→ Problem to solve
In the listing below, find the line containing "category: cat" and the line containing "Q: What species is this?". Repeat exactly those two lines and every line between them.

→ Supplied data
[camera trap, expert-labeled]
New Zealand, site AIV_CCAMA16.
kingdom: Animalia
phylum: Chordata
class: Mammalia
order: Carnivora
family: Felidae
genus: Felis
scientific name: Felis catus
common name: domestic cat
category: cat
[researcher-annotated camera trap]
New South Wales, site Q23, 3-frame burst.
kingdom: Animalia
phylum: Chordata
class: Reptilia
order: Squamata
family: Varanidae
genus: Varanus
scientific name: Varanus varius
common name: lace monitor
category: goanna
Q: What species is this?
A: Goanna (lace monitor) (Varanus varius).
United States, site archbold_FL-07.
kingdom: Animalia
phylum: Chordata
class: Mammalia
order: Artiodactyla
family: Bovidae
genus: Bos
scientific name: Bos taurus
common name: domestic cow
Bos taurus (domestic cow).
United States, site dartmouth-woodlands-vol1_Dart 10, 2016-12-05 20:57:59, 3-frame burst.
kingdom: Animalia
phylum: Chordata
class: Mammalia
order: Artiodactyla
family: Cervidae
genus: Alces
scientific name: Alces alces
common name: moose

→ Solution to the exercise
category: cat
[researcher-annotated camera trap]
New South Wales, site Q23, 3-frame burst.
kingdom: Animalia
phylum: Chordata
class: Reptilia
order: Squamata
family: Varanidae
genus: Varanus
scientific name: Varanus varius
common name: lace monitor
category: goanna
Q: What species is this?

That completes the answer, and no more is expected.